§ YOUR OBJECTIVE
The line containing "order: Artiodactyla" and every line after it, through the last one below: output exactly these and nothing else.

(Dataset records)
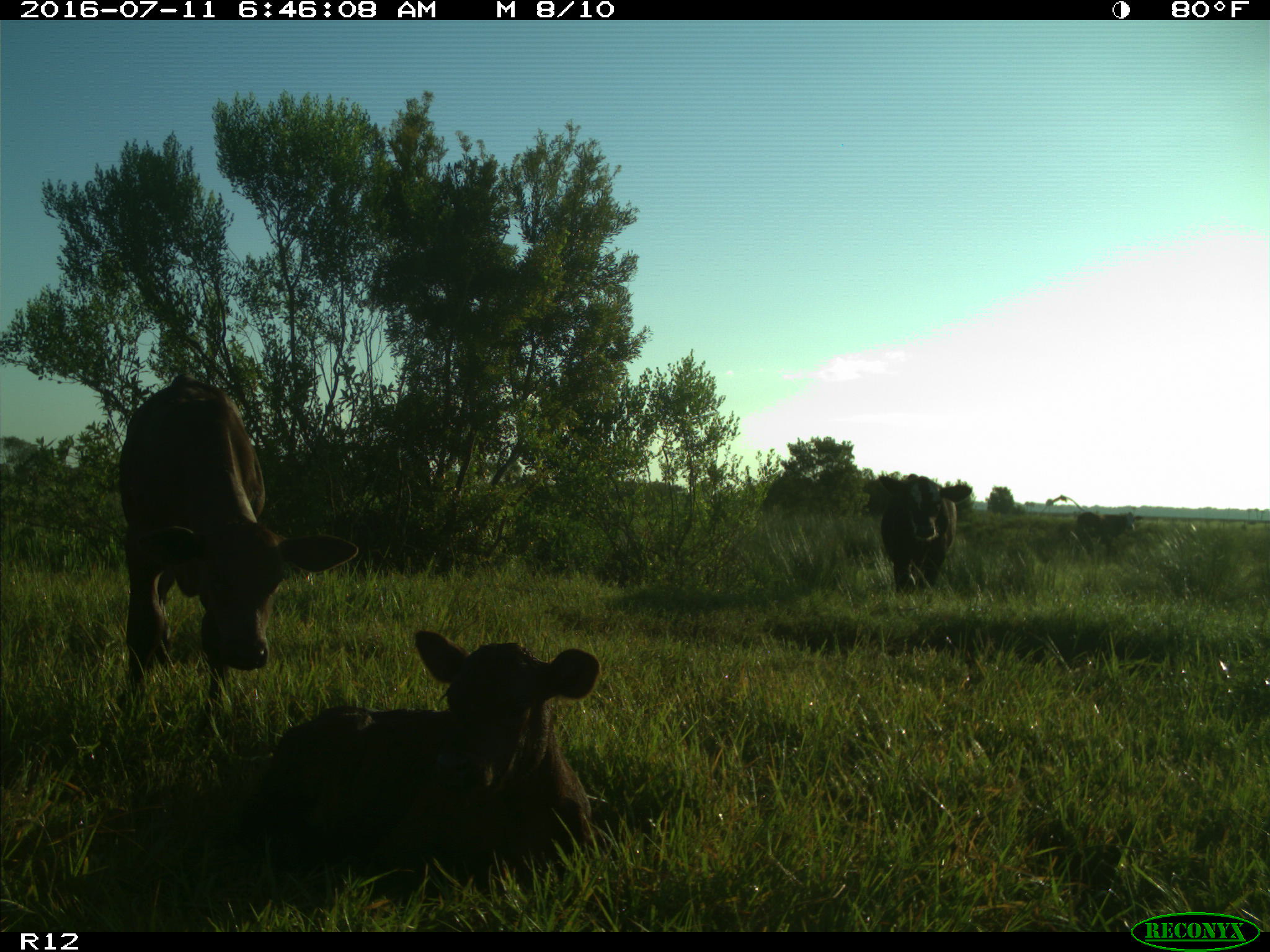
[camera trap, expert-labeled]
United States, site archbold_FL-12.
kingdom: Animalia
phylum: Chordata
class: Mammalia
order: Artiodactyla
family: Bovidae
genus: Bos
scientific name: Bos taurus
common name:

§ FINISHED EXERCISE
order: Artiodactyla
family: Bovidae
genus: Bos
scientific name: Bos taurus
common name:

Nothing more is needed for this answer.